Kinderen die onhandig zijn groeien daar vanzelf overheen, wordt vaak gedacht. Helaas is dat niet zo. Als een kind met een lichte motorische ontwikkelingsstoornis niet behandeld wordt gaat het vaak zelfs achteruit, volgens promovendus Anuschka Niemeijer. Veel behandelingen bleken echter weinig effectief. Daarom is aan de Rijksuniversiteit Groningen een nieuwe behandelmethode ontwikkeld waarbij wél duidelijk vooruitgang wordt geboekt, blijkt uit haar onderzoek. Niemeijer promoveert op 5 juli 2007.

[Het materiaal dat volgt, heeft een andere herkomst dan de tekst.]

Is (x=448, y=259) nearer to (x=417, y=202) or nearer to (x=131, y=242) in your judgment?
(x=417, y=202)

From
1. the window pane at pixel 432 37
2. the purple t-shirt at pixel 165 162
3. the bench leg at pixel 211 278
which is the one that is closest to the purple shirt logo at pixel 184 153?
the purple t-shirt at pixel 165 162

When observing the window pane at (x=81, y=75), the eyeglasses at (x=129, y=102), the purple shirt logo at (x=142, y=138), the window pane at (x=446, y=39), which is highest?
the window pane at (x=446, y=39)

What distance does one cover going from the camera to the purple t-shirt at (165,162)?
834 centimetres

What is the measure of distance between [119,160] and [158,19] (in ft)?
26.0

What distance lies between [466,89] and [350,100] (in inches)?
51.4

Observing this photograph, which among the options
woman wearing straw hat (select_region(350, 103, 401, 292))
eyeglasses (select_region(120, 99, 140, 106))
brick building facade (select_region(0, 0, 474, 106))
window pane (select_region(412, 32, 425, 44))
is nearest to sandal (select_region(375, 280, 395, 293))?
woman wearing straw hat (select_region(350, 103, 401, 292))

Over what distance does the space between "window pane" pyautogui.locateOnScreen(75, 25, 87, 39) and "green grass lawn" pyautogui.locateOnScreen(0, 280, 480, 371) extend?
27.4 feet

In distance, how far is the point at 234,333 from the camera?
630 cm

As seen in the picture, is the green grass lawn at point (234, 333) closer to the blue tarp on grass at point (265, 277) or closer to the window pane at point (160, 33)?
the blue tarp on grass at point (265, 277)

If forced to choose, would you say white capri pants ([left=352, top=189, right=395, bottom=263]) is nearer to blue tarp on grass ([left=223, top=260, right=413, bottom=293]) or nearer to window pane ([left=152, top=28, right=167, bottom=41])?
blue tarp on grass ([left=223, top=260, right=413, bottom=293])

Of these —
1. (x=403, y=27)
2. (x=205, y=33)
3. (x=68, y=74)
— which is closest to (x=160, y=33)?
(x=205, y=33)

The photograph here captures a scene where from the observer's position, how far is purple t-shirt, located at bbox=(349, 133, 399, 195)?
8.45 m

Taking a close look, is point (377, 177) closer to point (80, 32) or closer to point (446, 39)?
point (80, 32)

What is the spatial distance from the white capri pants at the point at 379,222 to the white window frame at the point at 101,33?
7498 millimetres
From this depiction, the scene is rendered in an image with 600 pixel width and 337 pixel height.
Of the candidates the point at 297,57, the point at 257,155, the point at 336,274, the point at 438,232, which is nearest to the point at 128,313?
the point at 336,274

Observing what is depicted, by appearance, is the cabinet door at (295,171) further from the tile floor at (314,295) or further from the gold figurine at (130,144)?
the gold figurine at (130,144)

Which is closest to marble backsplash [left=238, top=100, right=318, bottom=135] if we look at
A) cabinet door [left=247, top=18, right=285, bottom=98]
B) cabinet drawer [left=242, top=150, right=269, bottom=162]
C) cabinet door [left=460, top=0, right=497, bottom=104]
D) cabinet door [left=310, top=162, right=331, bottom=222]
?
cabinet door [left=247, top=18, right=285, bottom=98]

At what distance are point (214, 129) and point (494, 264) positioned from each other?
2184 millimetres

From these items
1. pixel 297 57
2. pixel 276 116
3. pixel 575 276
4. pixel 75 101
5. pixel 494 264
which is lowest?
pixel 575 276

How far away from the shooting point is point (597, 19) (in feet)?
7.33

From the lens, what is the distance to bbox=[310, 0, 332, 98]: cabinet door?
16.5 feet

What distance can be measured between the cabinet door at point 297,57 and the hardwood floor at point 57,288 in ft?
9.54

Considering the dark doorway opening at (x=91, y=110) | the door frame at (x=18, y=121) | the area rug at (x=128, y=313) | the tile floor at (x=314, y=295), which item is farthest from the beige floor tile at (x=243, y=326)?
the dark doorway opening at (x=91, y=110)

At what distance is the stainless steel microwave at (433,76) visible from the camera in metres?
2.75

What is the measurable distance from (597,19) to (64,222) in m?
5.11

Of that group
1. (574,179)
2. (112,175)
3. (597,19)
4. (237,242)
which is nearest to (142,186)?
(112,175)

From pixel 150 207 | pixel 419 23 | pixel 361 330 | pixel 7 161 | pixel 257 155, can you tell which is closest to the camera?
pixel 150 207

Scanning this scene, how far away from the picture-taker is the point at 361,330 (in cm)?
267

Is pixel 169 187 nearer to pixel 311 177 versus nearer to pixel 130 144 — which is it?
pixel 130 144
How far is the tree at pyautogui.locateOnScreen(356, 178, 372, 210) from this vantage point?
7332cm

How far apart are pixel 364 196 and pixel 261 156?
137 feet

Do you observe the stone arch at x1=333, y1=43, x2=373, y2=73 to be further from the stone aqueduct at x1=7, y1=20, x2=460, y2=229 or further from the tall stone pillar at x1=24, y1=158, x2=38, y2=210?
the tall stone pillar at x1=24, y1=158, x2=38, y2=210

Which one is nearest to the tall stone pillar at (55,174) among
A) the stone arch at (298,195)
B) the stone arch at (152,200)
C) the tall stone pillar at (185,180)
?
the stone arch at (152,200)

Wie herinnert zich niet dat kind dat tijdens de gymles altijd als laatste werd gekozen. Omdat hij of zij de bal in plaats van te vangen negen van de tien keer tegen het hoofd kreeg. Of het altijd weer presteerde om de tafel waaraan zojuist gegeten werd als een slagveld vol kruimels en natte plekken achter te laten. Ondanks een normale intelligentie heeft vijf tot tien procent van de basisschoolleerlingen problemen met dit soort schijnbaar eenvoudige handelingen.
Buitengesloten
Een dergelijk licht motorische stoornis is niet alleen onhandig, maar heeft vaak ook grote gevolgen op sociaal vlak. Niemeijer: ‘Kinderen die op hun zesde nog met zijwieltjes fietsen kunnen uitgelachen worden. En hoewel jongens en meisjes ongeveer evenveel last hebben van onhandigheid, vallen jongens hierdoor veel sneller buiten de groep. Iemand die goed is in sport is vaak populair. Ben je onhandig, dan loop je een groter risico buitengesloten te worden.’
Nieuwe behandelmethode
Behandeling is daarom van groot belang, vindt Niemeijer. Maar dan wel met een methode die werkt, want vooralsnog is behandeling weinig succesvol gebleken. Onlangs werd op basis van recente wetenschappelijke inzichten een kinderfysiotherapeutische behandelmeÂthode ontwikkeld: Neuromotor Task Training (NNT). In de NNT staat het kind centraal, worden voornamelijk dagelijkse vaardigheden geoefend en heeft de therapeut een instruerende rol. Een twintigtal kinderfysiotherapeuten die hun medewerking wilden verlenen aan het onderzoek zijn geïnstrueerd in NNT tijdens hun opleiding en tijdens twee extra bijeenkomsten.
Onderzoek
Gedurende het onderzoek zijn twee groepen kinderen van zes tot tien jaar met een lichte motorische stoornis regelmatig onderzocht. Eén groep werd niet behandeld, de andere groep bestond uit kinderen die recent verwezen waren naar kinderfysiotherapie. Zij zijn negen of achttien keer behandeld met NTT. Na ongeveer drie maanden is de behandelde groep beter gaan presteren op meerdere motorische tests, terwijl de niet behandelde controlegroep stabiel is gebleven of zelfs achteruitging.
Inzicht geven
Informatie over wat is gebeurd tijdens de therapie toont aan dat kinderen vooral beter zijn gaan presteren op taken die lijken op de taken die tijdens NTT geoefend zijn. Niemeijer: ‘Daarbij wordt bijvoorbeeld niet geoefend door te zeggen dat een kind tegen de bal moet schoppen, maar door het uit te legen hoe dit het beste kan. Door inzicht te geven in hoe iets werkt kan het kind het geleerde ook daadwerkelijk toepassen’.